**What is required**. Could you repeat every record below exactly, leaving out the pictures?

--- Input material Enclosed Below ---

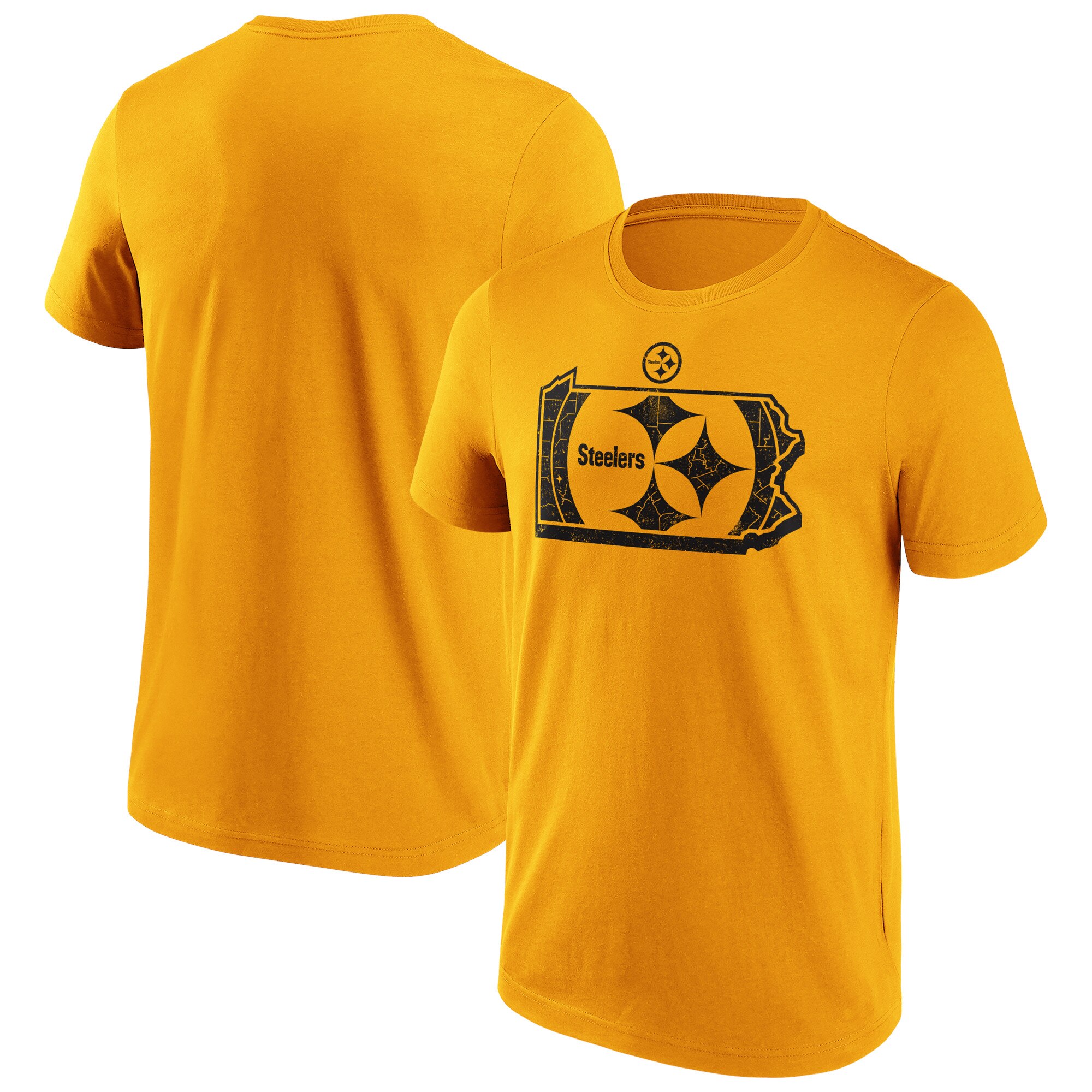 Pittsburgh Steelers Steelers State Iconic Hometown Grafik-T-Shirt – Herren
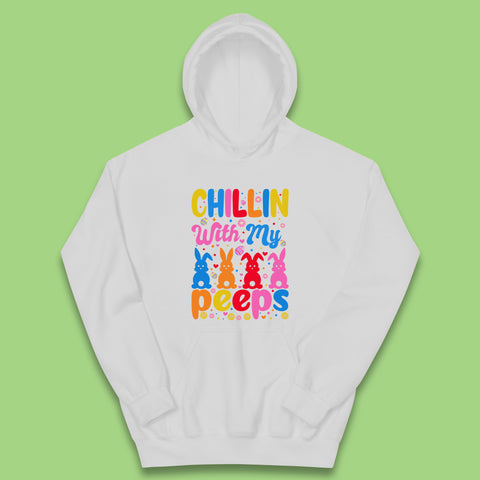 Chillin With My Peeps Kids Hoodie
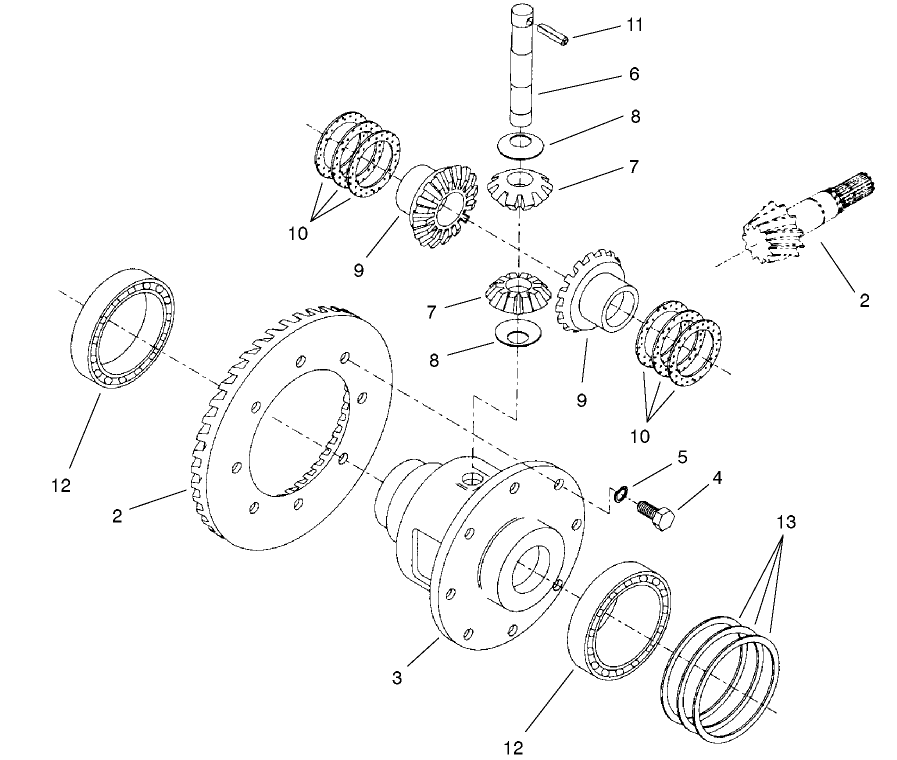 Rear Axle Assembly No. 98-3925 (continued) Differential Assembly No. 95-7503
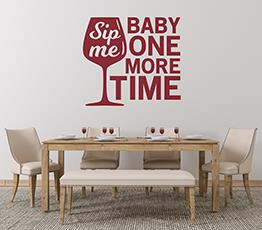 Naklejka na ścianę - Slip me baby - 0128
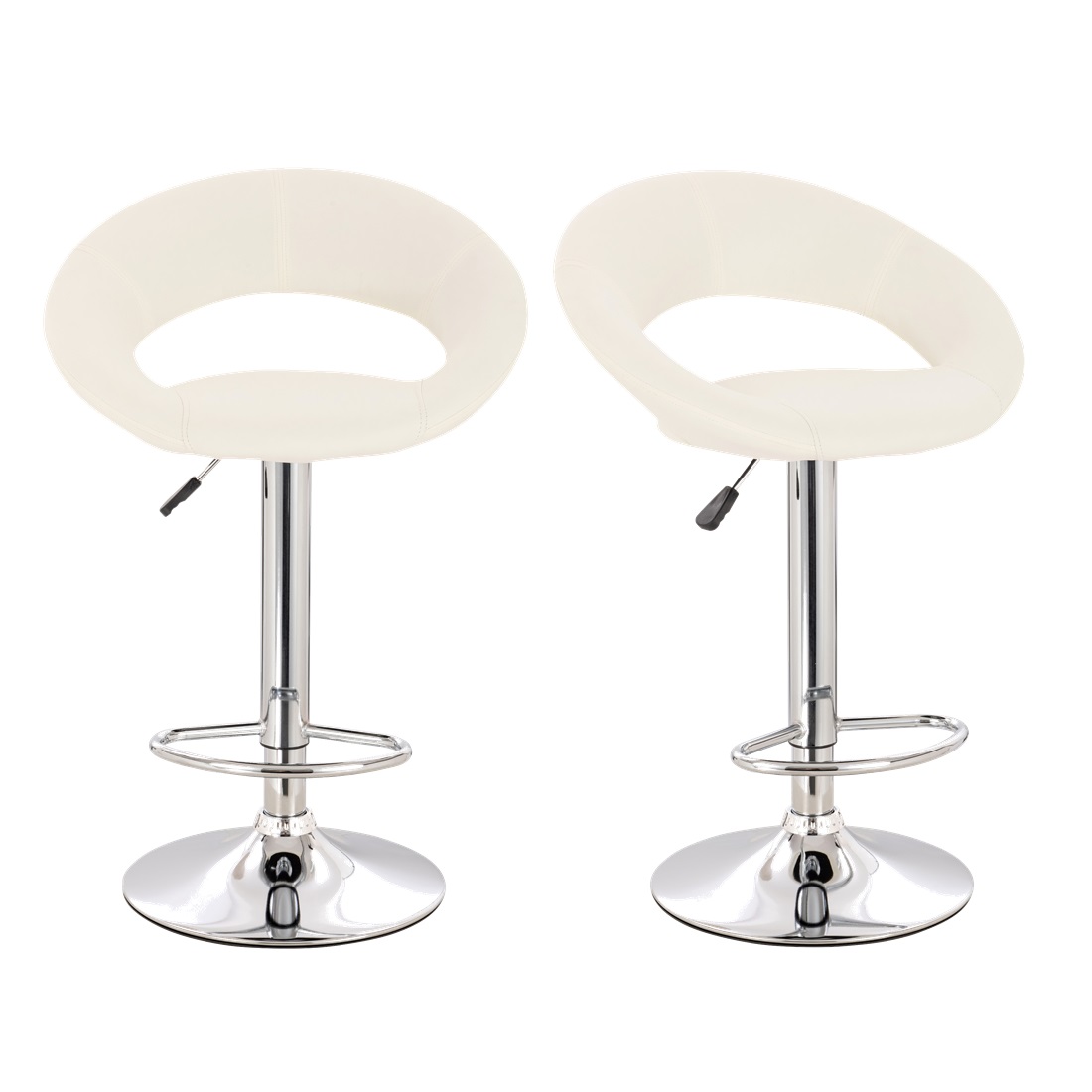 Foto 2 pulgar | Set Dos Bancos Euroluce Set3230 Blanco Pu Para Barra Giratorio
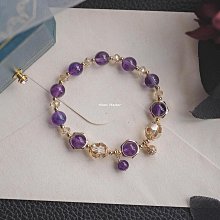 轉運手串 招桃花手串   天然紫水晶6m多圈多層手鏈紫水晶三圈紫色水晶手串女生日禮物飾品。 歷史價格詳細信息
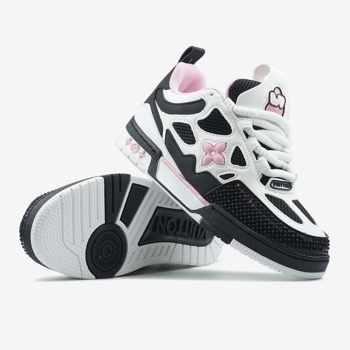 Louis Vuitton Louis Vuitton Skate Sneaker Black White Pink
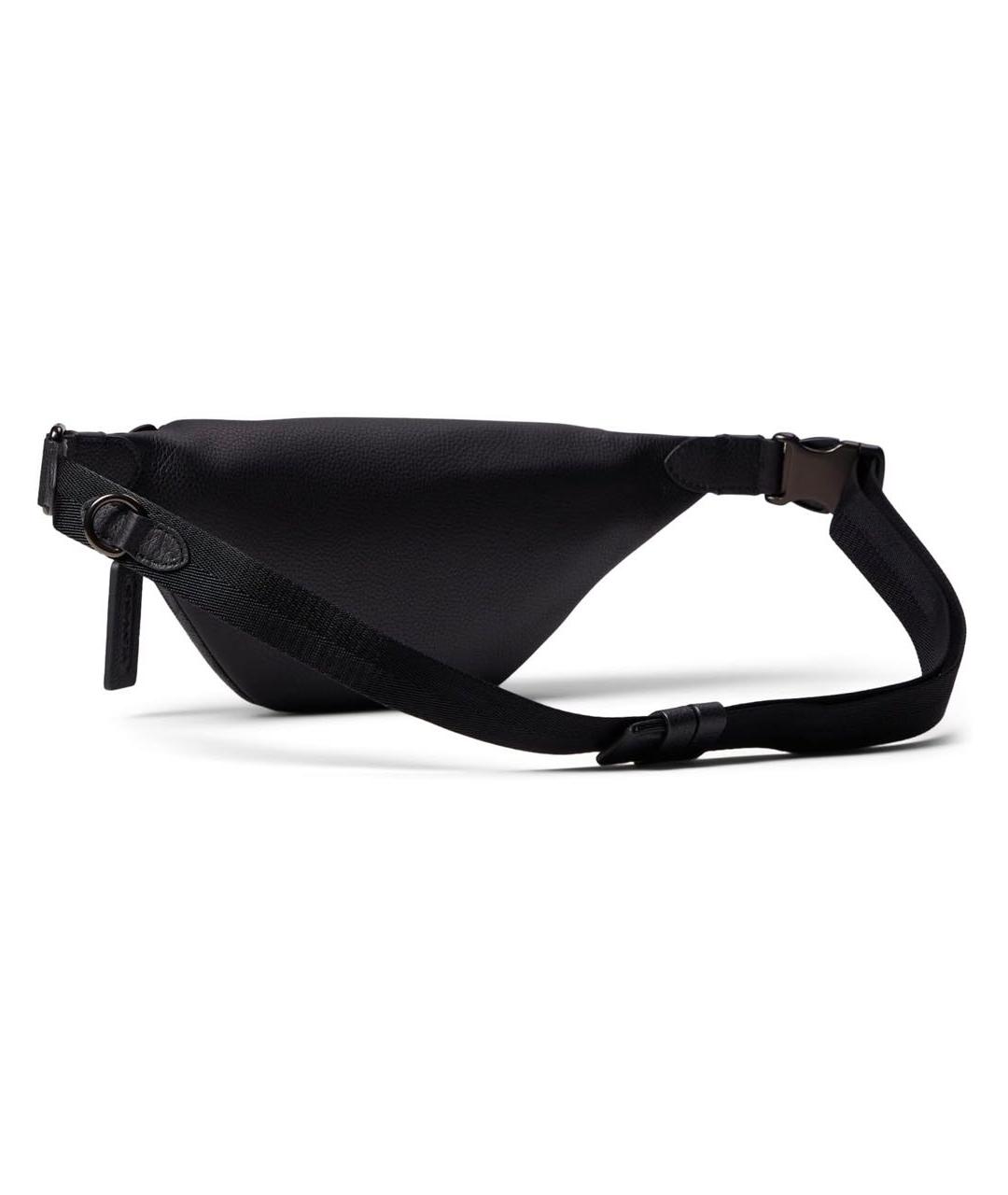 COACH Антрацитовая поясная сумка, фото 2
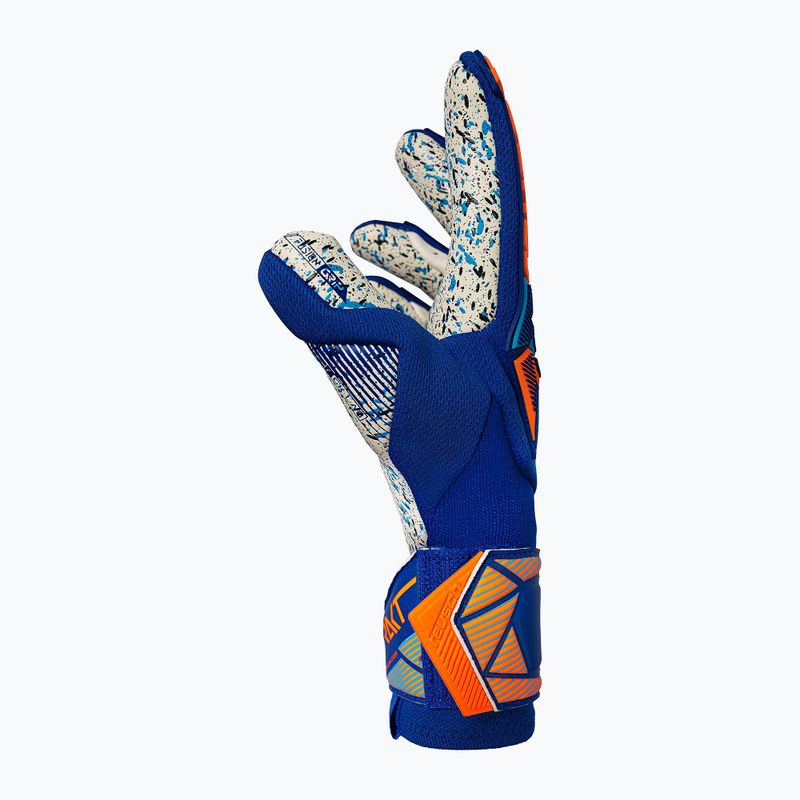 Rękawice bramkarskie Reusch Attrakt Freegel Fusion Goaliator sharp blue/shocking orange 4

--- End of Enclosed Input material ---

**Written solution**.
 Pittsburgh Steelers Steelers State Iconic Hometown Grafik-T-Shirt – Herren
 Chillin With My Peeps Kids Hoodie
 Rear Axle Assembly No. 98-3925 (continued) Differential Assembly No. 95-7503
 Naklejka na ścianę - Slip me baby - 0128
 Foto 2 pulgar | Set Dos Bancos Euroluce Set3230 Blanco Pu Para Barra Giratorio
 轉運手串 招桃花手串   天然紫水晶6m多圈多層手鏈紫水晶三圈紫色水晶手串女生日禮物飾品。 歷史價格詳細信息
 Louis Vuitton Louis Vuitton Skate Sneaker Black White Pink
 COACH Антрацитовая поясная сумка, фото 2
 Rękawice bramkarskie Reusch Attrakt Freegel Fusion Goaliator sharp blue/shocking orange 4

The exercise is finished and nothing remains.